§ To be done
Find each line in the data that contains the word "picture", and copy those lines out in full.

§ Extracted entries
----------

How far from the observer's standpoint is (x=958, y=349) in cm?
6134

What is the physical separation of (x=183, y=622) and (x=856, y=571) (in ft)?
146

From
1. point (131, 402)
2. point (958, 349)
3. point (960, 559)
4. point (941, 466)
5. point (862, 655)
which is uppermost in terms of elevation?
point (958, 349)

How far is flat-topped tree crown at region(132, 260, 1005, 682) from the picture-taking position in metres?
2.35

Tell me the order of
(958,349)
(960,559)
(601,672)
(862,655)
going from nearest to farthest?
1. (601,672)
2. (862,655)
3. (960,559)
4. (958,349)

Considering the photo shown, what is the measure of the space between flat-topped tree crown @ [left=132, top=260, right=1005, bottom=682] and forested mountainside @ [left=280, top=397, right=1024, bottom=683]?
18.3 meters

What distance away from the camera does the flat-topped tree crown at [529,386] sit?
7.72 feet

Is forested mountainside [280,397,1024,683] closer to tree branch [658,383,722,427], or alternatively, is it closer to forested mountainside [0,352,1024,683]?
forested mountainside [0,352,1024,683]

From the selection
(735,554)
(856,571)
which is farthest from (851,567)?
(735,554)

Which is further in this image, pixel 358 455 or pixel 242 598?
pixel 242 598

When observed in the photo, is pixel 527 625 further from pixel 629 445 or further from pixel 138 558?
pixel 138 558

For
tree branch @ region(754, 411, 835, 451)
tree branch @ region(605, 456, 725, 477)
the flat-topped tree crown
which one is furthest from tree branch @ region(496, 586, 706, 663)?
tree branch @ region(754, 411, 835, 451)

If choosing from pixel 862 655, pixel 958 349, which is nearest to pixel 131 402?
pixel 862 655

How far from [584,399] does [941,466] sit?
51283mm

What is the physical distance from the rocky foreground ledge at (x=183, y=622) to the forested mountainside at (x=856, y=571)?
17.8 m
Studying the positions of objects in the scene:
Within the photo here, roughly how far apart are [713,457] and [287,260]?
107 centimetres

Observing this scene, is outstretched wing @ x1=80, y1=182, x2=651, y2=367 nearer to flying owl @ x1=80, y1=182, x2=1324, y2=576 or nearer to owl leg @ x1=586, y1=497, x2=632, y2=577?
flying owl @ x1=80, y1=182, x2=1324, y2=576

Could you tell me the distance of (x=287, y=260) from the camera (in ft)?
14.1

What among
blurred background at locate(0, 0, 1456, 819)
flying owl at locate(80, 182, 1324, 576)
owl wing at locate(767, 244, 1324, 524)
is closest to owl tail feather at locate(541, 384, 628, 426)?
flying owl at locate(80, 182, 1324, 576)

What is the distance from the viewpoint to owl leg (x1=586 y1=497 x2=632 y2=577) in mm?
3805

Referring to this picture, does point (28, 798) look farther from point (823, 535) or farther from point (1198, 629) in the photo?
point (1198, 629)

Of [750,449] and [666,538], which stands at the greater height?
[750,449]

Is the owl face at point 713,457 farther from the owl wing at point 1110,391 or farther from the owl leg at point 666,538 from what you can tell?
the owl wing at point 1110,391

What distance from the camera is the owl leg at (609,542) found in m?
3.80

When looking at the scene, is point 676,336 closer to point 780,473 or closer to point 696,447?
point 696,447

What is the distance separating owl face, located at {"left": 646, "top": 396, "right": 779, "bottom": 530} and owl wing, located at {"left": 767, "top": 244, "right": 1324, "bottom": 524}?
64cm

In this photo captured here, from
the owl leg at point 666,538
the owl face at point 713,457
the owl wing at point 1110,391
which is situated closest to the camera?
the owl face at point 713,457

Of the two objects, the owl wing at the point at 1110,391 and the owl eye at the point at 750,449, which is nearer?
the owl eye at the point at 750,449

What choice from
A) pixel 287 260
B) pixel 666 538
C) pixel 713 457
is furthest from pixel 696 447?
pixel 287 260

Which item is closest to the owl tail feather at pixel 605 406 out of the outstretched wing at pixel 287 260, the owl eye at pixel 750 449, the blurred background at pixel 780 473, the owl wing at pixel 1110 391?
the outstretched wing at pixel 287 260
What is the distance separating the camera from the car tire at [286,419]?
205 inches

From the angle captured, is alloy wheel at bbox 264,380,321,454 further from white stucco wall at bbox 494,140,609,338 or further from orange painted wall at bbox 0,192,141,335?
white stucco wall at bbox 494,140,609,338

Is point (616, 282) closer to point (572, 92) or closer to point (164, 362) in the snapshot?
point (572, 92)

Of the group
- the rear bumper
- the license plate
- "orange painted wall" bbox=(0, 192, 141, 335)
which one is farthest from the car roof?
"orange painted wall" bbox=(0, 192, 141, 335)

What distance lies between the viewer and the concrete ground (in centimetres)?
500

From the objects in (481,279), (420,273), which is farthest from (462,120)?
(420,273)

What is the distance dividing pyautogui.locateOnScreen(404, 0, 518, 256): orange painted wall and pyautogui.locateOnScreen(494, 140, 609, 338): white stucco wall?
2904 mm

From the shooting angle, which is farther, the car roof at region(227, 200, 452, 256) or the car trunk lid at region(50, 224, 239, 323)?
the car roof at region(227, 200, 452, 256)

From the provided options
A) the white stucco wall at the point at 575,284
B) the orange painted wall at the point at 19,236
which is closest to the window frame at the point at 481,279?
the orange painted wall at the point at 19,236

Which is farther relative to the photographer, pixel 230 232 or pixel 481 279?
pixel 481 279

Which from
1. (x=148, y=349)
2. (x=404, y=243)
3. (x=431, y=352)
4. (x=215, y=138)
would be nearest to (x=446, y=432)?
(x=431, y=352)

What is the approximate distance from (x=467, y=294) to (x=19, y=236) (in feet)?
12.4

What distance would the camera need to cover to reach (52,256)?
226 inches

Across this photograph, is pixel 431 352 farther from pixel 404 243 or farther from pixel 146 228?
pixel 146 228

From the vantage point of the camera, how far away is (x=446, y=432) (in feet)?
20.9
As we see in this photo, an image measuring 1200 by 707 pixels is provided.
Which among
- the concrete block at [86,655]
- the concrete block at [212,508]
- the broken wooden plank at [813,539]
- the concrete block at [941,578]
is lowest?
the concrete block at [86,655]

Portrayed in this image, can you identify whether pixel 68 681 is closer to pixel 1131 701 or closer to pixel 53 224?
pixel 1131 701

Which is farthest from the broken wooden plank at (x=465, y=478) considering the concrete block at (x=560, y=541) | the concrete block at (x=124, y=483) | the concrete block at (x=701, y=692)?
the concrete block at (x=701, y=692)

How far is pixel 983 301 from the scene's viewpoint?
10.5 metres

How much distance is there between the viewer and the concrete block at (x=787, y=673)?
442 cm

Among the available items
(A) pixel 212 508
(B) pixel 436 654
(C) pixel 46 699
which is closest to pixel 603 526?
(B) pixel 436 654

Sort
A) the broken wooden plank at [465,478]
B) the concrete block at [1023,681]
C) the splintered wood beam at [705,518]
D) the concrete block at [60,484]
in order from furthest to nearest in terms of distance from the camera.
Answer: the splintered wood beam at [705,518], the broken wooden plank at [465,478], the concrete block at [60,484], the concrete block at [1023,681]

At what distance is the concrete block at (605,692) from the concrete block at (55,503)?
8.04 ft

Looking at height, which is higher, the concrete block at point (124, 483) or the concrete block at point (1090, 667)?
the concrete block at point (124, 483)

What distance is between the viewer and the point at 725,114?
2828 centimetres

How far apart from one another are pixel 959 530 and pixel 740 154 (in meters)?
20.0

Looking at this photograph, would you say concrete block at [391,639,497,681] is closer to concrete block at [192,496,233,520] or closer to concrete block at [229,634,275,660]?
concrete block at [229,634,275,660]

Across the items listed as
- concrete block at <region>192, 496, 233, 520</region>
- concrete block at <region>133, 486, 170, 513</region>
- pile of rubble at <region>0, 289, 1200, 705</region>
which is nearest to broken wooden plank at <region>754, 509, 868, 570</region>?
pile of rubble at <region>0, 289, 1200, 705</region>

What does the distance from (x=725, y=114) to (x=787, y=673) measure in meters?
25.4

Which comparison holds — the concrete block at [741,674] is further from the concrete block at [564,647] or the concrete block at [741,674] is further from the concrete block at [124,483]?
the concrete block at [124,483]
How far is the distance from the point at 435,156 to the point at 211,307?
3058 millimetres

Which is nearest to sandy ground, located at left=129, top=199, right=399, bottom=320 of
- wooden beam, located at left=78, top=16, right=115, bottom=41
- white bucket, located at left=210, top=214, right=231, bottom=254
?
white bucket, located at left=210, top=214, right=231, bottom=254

----------

§ Correct response
How far is flat-topped tree crown at region(132, 260, 1005, 682) from the picture-taking position in metres?
Referring to this picture, does point (28, 798) look farther from point (823, 535) or farther from point (1198, 629) in the photo?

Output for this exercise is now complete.